The market portfolio is fully diversified and has only systematic risk. The market portfolio is fully diversified and has only systematic risk. True False
The correct answer and explanation is:
Correct Answer: True
The statement is true. In modern portfolio theory and the Capital Asset Pricing Model (CAPM), the market portfolio is considered to be perfectly diversified. This means it holds every risky asset in the market, weighted by its market value. Because it includes every asset, it captures all possible sources of risk that cannot be eliminated through diversification. These remaining risks are known as systematic risks or market risks. Examples of systematic risk include changes in interest rates, inflation, recessions, or geopolitical events that affect the entire market and cannot be avoided by holding a diversified portfolio.

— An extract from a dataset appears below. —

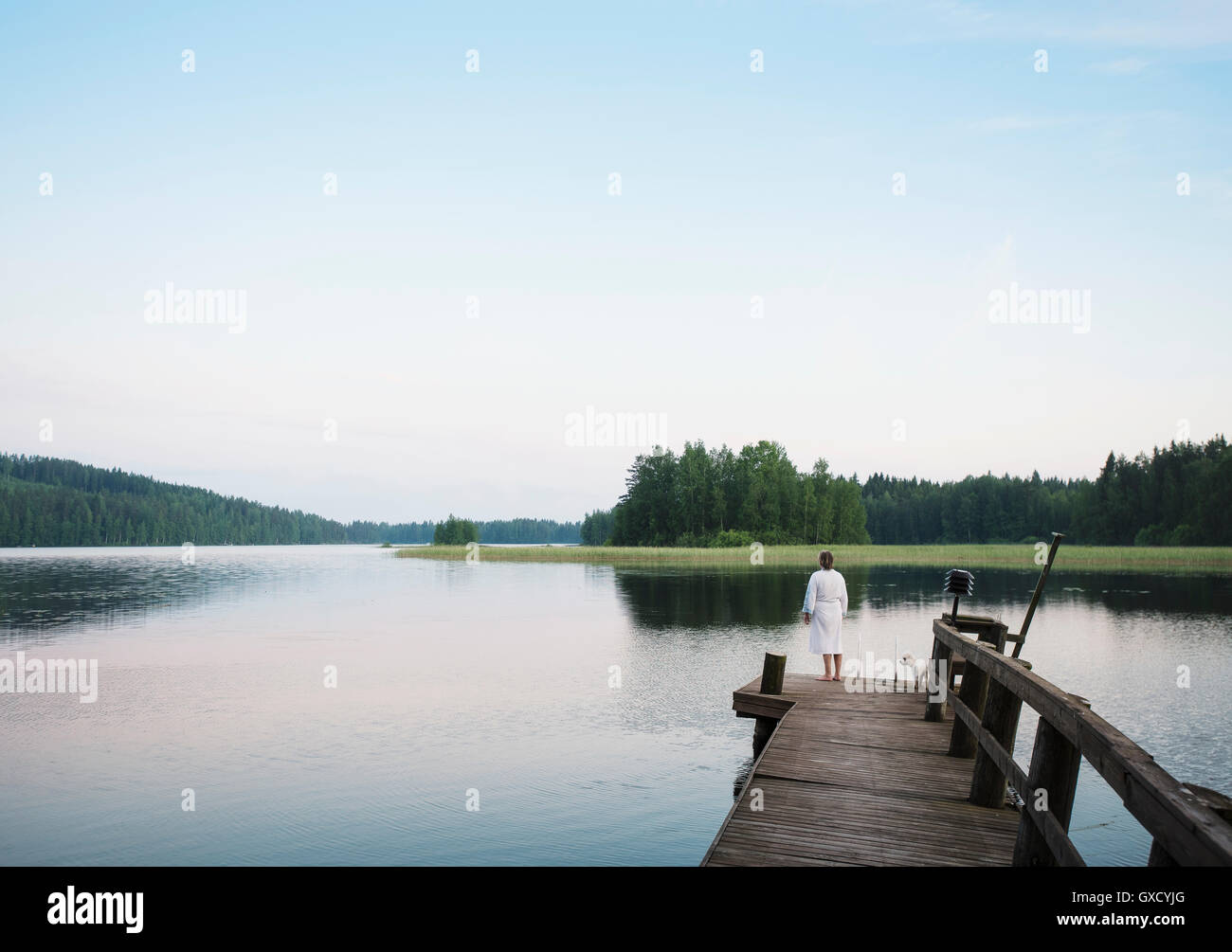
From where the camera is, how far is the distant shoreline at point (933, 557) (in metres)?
67.2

When investors diversify by holding more assets from different industries and sectors, they reduce unsystematic risk, which is specific to individual companies or industries. For example, the risk that a single company might face bankruptcy is an unsystematic risk, and it can be offset by holding other companies that are not affected by the same factors. As the number of assets in a portfolio increases, the impact of unsystematic risk becomes negligible. Therefore, in theory, the market portfolio eliminates all unsystematic risk because it includes everything.

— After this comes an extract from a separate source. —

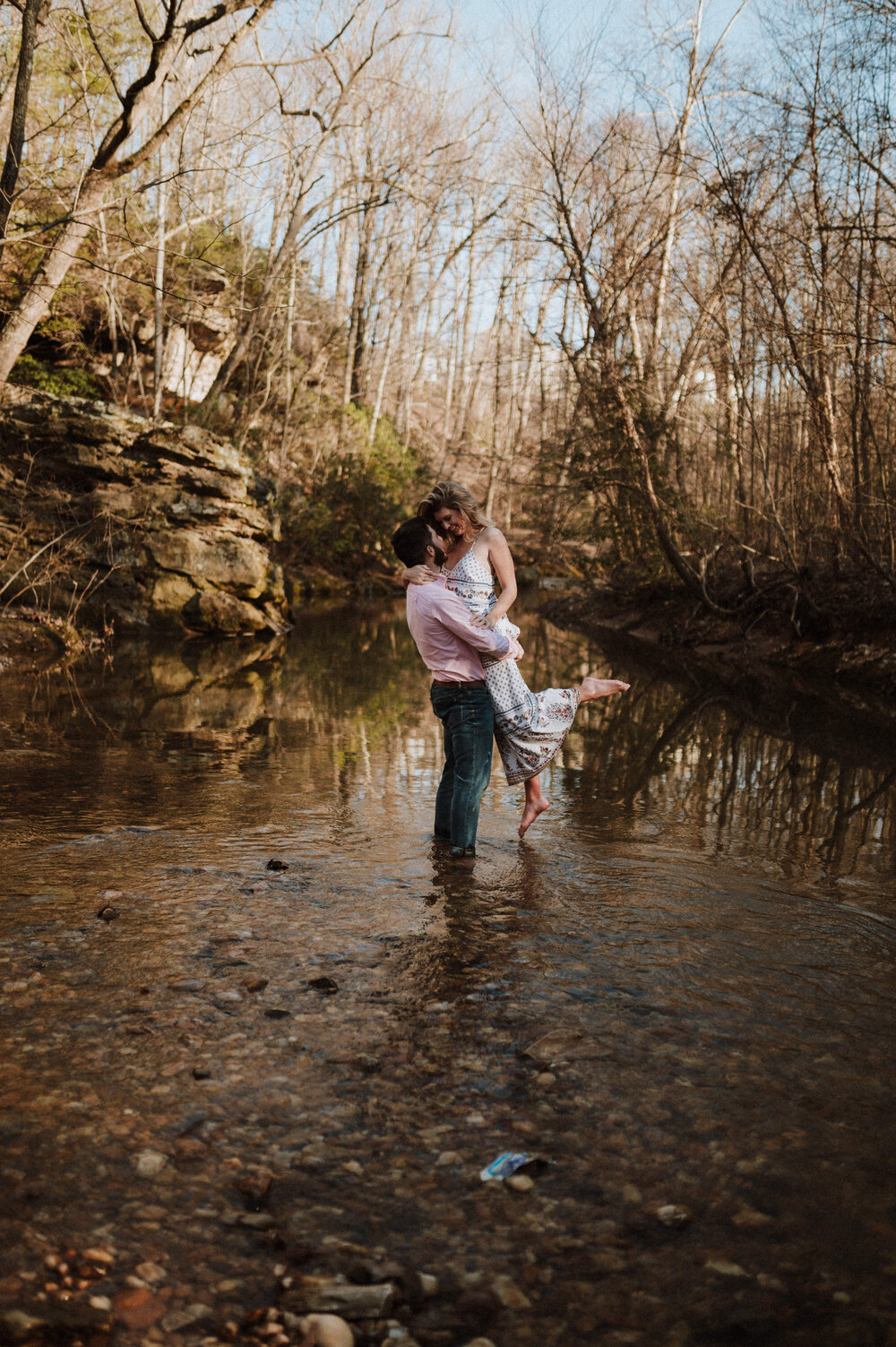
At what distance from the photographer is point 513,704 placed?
578cm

Only systematic risk remains for the market portfolio, and this risk affects all investments simultaneously and cannot be diversified away. Investors are rewarded for bearing systematic risk because it cannot be avoided through diversification. This is why, under CAPM, an asset’s expected return depends on its sensitivity to systematic risk, measured by its beta relative to the market. An investor holding the market portfolio assumes the average amount of systematic risk and thus earns the market return. The idea that the market portfolio only has systematic risk is central to understanding how risk and expected return are linked in finance theory.